In yesterday's post (Am I From Outer Space?) I alluded to the controversy concerning the role of monetary policy in alleviating or exacerbating the pain associated with energy-related supply shocks. In a recent Cleveland Fed Economic Commentary article, my colleagues Chuck Carlstrom and Tim Fuerst spoke directly to that question:
This Commentary discusses the efficacy of different federal funds rate movements in response to oil price shocks. Such movements may be direct responses to oil prices or, more likely, indirect responses. For example, a shock to energy prices tends to increase inflation,so that an inflation stabilization objective would lead to increases in the federal funds rate. To investigate the appropriate policy response, we must gain some idea of the differing economic impacts of oil prices and funds rate movements. Hence, this Commentary first discusses how to disentangle the contributions of oil price increases from those of funds rate increases. Some have argued that the problem is less the oil shocks per se than the Federal Reserve’s tendency to increase the funds rate (either directly or indirectly) in response to these shocks.

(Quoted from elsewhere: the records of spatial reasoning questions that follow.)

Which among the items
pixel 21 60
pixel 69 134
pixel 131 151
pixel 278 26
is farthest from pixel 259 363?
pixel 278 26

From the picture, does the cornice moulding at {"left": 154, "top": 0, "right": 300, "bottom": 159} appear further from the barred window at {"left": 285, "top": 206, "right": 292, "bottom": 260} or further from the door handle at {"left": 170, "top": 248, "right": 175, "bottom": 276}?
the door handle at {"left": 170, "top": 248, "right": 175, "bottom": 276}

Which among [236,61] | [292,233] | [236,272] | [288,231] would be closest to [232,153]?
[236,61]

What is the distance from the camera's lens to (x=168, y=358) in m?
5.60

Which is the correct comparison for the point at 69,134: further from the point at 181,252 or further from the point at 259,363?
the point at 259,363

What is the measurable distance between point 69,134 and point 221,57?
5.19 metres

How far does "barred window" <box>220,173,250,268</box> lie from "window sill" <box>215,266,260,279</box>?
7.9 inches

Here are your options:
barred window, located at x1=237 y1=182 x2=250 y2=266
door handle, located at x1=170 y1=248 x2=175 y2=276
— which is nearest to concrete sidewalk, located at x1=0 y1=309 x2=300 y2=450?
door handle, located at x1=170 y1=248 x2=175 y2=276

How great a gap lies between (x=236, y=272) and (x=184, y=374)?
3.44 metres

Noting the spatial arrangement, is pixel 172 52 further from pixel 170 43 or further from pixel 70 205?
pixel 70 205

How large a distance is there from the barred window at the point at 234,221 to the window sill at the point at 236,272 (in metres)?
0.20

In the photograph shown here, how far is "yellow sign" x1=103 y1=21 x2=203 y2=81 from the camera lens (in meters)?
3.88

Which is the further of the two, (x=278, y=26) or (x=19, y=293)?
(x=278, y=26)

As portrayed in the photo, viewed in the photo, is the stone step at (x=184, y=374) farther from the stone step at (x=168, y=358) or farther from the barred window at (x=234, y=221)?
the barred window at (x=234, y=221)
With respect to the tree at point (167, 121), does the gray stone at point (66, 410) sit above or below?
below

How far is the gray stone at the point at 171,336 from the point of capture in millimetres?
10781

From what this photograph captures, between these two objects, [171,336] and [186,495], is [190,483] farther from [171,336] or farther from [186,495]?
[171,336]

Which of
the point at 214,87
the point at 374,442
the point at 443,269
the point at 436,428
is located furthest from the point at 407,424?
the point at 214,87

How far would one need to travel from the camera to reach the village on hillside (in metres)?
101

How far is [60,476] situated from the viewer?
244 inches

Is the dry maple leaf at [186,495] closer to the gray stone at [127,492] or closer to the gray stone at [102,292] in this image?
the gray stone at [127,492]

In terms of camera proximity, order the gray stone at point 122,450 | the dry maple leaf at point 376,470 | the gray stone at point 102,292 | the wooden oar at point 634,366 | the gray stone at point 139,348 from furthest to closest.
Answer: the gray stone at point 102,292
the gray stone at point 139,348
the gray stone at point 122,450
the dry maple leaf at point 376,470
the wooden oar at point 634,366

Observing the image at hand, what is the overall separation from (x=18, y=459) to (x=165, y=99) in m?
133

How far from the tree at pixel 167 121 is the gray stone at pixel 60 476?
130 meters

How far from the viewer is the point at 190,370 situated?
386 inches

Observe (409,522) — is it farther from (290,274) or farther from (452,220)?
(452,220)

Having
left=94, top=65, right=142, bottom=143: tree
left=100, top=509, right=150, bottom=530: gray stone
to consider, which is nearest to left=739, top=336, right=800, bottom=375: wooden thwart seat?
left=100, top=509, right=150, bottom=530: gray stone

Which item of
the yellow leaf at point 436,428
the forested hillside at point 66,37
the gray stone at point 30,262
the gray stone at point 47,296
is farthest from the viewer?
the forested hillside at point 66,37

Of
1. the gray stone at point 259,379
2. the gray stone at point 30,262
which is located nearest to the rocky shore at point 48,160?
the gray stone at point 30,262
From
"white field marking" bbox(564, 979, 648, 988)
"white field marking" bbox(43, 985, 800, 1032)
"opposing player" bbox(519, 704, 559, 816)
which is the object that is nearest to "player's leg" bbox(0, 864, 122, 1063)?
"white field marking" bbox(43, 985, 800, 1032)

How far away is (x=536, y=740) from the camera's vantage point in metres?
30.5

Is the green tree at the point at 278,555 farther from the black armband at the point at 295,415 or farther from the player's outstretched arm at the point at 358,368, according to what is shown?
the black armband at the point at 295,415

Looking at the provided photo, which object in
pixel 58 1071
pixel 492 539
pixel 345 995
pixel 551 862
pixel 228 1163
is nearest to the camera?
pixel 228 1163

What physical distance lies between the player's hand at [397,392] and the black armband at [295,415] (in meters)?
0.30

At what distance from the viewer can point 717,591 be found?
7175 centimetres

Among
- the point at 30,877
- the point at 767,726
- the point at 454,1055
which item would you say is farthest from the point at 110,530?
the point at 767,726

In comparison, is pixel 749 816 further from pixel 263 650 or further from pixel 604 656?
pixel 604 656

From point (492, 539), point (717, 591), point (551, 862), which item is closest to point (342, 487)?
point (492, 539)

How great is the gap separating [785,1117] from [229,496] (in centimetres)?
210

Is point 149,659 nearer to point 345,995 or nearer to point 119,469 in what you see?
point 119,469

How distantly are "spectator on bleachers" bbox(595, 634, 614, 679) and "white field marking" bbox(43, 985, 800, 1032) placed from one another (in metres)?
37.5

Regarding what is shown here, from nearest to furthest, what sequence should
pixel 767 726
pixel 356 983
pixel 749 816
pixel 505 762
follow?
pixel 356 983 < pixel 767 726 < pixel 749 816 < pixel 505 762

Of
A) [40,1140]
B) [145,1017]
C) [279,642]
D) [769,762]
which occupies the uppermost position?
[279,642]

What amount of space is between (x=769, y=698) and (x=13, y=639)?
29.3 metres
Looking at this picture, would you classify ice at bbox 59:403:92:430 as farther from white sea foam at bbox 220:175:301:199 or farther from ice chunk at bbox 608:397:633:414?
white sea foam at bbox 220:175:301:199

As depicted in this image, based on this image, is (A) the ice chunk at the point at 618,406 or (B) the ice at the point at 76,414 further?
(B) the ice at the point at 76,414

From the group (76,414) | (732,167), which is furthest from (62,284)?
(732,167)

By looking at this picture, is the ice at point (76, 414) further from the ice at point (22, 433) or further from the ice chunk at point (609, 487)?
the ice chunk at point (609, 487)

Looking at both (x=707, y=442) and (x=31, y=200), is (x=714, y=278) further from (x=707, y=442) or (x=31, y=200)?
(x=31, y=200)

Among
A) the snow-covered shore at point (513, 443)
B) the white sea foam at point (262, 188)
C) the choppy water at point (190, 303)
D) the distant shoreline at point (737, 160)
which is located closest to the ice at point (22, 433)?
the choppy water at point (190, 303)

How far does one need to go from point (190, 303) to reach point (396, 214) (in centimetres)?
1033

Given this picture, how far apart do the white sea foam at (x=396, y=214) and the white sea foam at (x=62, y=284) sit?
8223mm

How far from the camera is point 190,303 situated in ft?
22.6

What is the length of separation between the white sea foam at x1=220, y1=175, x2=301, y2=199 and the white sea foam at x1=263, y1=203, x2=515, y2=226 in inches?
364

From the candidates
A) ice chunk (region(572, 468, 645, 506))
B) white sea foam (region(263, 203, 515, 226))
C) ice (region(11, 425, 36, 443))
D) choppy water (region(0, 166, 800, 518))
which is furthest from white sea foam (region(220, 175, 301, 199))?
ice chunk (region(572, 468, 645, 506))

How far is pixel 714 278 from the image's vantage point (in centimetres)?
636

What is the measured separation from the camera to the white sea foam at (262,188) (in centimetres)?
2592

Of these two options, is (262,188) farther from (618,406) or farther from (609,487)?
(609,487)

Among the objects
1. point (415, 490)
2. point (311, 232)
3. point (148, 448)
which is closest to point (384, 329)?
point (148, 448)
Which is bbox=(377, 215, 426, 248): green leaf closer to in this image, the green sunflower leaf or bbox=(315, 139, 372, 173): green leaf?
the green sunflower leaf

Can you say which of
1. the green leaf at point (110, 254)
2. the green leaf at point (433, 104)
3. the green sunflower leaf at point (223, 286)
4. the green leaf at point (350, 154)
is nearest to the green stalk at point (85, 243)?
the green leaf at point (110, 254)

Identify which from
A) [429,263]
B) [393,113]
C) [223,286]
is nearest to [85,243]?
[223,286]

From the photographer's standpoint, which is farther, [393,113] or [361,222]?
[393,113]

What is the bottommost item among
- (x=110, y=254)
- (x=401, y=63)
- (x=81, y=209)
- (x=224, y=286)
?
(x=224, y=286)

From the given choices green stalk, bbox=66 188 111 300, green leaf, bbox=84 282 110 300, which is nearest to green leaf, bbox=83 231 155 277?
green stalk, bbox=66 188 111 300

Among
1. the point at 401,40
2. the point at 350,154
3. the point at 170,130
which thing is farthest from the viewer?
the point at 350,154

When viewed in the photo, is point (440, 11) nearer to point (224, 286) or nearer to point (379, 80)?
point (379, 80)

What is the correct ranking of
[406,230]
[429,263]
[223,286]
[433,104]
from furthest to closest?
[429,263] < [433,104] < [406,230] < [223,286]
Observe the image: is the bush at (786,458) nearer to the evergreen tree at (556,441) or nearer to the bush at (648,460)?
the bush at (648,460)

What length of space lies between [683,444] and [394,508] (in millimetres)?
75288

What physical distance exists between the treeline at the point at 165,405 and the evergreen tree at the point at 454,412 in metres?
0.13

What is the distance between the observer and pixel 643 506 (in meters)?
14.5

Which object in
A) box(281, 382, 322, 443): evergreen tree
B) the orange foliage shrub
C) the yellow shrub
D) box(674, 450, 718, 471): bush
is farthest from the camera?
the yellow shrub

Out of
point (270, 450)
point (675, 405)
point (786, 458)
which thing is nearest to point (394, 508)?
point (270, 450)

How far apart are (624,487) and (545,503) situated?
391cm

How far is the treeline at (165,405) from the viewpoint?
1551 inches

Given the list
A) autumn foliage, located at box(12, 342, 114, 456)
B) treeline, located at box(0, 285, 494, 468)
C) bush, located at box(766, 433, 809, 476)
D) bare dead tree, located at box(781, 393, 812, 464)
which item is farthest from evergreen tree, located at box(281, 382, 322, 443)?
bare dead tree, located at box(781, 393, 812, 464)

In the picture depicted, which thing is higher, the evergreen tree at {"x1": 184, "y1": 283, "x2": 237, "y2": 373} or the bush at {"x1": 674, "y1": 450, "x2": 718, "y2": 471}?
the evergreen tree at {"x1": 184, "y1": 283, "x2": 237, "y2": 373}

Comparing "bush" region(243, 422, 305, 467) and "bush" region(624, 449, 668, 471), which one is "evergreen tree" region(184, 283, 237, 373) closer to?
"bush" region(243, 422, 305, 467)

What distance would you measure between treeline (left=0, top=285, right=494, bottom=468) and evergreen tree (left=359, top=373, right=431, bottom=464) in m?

The article specifically addresses the findings of Bernanke, Gertler, and Watson I noted in the earlier post. The methodological details of Chuck and Tim's experiments will definitely be of interest to economists and students. But if that doesn't describe you, here is the bottom line:
Our experiments suggest that delaying further increases in the funds rate could help the economy through any potential “soft patch” caused by recent oil price hikes—without increasing the chance of inflation—but that the gains from such a change may be short-lived. Our anticipated-policy experiment demonstrates the downside of such a policy choice. The only reason that holding the funds rate constant substantially mitigated the output decline is that the public didn’t expect the Fed to do it. It might work once, but if the same response to oil price increases is given every time, it will eventually be anticipated by the public and do nothing to mitigate the output decline.